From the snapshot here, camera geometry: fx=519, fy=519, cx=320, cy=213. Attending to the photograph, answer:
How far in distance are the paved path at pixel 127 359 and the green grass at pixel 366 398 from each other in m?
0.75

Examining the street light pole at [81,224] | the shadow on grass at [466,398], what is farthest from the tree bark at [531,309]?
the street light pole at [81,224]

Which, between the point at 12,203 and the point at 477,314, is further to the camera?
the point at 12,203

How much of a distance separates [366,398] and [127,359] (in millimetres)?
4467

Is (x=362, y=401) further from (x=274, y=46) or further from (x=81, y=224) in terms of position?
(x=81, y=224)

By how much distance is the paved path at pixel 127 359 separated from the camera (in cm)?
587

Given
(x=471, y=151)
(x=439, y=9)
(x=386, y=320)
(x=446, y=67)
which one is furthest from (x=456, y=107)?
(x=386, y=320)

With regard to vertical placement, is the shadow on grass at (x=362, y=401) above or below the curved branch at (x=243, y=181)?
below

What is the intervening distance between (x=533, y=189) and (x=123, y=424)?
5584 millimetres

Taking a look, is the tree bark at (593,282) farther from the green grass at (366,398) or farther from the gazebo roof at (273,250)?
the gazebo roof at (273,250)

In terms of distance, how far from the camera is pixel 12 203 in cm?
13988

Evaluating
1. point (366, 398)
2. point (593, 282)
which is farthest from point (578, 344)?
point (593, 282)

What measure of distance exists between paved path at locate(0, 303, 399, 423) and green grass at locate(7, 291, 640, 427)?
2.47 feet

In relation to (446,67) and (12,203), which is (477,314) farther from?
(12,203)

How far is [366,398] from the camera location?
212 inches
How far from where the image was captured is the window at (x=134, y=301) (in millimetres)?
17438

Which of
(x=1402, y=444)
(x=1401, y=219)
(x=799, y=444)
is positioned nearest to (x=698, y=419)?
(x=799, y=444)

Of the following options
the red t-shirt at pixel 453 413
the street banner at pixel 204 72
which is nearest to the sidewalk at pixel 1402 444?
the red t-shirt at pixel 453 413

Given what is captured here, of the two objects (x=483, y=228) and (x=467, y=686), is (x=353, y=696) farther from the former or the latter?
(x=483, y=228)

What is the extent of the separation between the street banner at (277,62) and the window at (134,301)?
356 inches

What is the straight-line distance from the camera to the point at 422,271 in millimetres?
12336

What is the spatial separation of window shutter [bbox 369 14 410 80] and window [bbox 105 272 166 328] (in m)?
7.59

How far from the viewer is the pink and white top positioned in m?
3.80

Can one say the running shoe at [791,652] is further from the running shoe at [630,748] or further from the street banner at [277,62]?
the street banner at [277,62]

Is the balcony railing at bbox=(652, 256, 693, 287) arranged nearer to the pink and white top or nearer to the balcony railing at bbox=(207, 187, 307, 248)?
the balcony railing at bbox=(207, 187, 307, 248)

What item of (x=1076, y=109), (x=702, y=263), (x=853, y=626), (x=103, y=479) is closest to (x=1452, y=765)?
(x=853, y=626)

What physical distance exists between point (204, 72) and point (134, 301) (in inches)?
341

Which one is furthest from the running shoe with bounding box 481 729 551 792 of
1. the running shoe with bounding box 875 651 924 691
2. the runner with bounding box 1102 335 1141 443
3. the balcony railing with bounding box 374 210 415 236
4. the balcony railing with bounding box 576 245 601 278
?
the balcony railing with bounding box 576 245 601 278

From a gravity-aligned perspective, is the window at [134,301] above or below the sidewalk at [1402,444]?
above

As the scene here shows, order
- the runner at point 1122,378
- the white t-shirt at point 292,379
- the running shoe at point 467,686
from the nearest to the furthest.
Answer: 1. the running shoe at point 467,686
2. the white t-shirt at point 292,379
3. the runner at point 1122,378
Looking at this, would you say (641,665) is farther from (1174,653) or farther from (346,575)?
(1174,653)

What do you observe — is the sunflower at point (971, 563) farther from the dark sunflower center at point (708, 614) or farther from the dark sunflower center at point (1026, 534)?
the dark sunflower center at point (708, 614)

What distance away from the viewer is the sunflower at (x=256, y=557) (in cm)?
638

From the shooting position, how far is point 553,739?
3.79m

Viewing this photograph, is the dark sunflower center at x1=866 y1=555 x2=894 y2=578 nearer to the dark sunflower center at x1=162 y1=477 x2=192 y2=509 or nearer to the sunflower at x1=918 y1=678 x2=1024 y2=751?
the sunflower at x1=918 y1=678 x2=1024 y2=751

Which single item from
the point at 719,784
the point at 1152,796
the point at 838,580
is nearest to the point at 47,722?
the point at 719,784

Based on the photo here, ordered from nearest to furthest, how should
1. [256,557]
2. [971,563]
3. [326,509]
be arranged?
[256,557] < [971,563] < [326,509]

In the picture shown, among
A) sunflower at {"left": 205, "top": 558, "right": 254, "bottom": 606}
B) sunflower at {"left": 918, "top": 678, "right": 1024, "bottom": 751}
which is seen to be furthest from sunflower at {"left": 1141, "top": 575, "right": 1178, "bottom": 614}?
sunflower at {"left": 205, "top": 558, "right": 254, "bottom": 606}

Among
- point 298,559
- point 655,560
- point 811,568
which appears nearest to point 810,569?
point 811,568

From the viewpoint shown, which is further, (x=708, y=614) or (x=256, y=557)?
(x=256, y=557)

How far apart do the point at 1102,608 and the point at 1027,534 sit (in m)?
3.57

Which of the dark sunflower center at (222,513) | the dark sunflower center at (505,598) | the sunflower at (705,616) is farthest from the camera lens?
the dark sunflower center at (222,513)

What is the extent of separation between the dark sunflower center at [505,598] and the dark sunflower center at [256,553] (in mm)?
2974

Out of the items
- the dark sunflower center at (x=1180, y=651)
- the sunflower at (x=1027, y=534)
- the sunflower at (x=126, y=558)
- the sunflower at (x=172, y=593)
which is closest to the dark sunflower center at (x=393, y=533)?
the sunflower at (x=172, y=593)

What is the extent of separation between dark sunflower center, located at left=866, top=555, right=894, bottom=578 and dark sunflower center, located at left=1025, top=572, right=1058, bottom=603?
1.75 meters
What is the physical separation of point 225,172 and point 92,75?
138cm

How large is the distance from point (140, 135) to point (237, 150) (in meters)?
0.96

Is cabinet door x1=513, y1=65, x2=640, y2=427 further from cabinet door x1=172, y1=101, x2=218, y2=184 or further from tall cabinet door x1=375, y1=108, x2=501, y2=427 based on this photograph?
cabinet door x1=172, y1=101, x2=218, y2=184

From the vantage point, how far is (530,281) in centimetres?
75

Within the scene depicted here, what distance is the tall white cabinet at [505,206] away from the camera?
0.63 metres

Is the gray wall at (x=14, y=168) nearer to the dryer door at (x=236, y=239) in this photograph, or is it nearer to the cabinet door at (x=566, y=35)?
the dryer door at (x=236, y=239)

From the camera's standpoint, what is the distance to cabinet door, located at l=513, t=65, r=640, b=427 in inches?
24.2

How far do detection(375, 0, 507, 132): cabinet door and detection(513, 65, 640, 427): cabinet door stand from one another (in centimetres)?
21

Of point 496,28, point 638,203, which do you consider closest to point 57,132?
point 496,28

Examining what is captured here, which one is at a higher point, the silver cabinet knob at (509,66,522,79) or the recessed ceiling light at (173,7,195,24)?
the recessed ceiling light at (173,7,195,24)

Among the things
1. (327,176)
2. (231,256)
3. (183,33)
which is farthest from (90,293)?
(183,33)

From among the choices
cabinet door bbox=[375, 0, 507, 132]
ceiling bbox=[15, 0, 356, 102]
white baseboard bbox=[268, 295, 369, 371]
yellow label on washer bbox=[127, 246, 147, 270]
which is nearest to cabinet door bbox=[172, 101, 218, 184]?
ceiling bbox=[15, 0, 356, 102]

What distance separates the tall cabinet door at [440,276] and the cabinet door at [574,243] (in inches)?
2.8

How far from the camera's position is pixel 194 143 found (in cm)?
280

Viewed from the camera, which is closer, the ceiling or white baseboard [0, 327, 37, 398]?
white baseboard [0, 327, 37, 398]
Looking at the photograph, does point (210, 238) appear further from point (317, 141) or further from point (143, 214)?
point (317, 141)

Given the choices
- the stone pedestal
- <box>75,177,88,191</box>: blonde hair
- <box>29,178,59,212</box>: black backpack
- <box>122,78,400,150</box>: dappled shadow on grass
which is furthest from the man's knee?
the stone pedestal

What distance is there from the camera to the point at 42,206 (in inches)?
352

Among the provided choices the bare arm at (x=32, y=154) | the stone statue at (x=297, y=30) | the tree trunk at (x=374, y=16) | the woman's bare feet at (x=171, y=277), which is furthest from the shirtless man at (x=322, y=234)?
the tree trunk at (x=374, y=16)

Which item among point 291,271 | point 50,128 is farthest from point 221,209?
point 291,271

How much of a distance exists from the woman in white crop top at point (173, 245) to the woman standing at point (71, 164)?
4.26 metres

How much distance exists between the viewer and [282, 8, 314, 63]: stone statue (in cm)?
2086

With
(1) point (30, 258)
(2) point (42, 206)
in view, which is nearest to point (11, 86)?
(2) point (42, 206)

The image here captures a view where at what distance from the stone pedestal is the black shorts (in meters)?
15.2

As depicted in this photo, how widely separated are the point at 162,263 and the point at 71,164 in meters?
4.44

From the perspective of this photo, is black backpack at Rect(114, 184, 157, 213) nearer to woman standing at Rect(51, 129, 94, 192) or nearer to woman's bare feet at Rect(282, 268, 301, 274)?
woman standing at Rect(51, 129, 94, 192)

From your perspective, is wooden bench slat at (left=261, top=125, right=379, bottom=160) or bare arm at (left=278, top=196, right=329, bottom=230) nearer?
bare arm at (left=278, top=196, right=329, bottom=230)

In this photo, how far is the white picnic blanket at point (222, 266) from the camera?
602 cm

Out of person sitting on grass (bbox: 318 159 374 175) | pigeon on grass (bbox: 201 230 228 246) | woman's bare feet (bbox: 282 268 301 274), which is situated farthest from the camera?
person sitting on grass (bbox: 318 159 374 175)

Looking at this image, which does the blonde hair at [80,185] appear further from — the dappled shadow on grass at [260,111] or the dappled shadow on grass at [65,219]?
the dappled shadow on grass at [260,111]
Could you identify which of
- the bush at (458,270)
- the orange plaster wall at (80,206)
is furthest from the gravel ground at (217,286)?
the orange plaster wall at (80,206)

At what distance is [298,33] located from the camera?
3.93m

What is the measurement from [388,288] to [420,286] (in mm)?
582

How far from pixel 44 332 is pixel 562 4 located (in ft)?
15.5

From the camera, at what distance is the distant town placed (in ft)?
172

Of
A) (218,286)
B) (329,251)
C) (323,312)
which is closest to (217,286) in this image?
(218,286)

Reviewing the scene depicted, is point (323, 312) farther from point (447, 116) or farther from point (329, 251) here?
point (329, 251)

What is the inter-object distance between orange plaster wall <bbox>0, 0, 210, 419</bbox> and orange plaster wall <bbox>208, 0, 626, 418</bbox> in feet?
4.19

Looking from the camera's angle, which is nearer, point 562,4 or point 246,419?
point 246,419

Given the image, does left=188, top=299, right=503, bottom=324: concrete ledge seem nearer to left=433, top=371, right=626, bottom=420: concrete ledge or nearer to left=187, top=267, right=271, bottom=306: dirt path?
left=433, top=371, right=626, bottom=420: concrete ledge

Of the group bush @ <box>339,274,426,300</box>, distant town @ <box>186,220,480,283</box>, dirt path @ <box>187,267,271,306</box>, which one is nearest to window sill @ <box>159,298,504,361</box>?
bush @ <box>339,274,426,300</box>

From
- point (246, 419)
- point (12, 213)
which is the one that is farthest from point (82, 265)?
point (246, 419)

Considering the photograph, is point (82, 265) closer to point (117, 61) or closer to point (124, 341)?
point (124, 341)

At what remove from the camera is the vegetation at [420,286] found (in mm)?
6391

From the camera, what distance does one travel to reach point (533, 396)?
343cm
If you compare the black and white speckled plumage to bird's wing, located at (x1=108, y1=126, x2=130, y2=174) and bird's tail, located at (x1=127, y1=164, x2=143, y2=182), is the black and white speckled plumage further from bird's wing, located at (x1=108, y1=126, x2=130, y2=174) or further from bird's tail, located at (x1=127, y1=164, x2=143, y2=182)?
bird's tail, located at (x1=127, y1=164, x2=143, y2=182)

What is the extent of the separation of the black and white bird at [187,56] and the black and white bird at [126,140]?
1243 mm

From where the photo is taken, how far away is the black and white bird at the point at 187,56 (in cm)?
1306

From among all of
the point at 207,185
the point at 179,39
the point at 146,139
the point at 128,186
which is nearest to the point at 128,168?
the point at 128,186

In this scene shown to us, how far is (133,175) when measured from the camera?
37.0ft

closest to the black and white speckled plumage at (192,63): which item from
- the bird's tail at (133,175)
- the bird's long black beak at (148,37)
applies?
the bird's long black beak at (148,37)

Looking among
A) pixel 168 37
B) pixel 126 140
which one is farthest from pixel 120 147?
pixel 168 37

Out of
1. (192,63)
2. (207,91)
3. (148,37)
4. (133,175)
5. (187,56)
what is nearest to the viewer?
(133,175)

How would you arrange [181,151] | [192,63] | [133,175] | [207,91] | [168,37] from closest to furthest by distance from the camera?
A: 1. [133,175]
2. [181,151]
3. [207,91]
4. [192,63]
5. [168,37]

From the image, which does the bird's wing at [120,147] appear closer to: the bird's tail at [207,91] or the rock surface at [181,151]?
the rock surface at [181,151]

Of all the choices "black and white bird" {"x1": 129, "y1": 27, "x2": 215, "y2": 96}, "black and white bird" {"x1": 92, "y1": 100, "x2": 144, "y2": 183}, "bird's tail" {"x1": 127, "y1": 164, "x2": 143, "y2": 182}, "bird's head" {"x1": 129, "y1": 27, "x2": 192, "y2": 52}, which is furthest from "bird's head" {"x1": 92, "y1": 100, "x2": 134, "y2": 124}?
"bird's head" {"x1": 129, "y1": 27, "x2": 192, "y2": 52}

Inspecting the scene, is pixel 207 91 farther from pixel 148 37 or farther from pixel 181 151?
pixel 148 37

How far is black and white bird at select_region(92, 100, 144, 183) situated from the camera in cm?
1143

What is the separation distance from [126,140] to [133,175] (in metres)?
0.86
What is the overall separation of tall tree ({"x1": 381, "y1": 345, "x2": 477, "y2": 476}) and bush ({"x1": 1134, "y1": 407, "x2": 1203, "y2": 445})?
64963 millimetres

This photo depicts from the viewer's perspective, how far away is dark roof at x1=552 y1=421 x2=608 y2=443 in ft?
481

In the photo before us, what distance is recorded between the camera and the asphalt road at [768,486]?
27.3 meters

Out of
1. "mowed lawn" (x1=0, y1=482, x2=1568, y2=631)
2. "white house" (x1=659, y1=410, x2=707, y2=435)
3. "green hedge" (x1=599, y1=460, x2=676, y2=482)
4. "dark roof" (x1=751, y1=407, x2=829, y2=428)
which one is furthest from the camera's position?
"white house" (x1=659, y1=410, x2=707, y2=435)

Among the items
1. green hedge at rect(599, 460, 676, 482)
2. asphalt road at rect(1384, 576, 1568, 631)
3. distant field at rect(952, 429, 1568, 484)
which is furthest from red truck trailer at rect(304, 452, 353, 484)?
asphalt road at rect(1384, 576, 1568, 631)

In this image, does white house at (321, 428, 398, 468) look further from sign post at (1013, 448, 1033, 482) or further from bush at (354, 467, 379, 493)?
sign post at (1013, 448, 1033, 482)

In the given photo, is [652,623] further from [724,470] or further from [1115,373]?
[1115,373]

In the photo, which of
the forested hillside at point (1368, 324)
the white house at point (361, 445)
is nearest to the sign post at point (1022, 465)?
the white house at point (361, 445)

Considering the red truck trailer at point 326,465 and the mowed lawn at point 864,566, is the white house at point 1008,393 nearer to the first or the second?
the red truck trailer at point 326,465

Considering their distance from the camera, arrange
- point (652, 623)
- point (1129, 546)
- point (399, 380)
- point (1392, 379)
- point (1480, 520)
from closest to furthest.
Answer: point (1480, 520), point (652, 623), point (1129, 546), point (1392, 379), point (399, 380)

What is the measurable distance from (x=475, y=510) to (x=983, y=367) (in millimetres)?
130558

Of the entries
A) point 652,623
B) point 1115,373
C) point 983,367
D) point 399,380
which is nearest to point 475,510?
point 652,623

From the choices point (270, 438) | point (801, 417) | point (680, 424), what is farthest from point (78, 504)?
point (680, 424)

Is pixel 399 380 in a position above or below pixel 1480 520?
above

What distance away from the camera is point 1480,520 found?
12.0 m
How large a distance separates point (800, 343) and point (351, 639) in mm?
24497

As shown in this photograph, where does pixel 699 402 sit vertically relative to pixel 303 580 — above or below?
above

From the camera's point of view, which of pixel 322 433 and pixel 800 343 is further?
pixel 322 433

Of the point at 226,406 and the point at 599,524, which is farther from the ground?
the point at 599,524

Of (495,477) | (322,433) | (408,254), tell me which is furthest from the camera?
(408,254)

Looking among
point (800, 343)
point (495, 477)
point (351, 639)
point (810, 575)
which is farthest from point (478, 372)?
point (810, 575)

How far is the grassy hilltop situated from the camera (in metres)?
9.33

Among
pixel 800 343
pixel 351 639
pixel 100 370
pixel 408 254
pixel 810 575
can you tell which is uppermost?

⁂

Request
Recast everything from the line containing "As the scene here shows, order" down to the line containing "3. the runner at point 1122,378" as a Markdown table with the columns Row and Text. Number each line in Row, and leave out blank lines.

Answer to the problem
| Row | Text |
|---|---|
| 1 | As the scene here shows, order |
| 2 | - the runner at point 1122,378 |
| 3 | - the white t-shirt at point 292,379 |
| 4 | - the running shoe at point 467,686 |
| 5 | from the nearest to the furthest. |
| 6 | Answer: 1. the running shoe at point 467,686 |
| 7 | 2. the white t-shirt at point 292,379 |
| 8 | 3. the runner at point 1122,378 |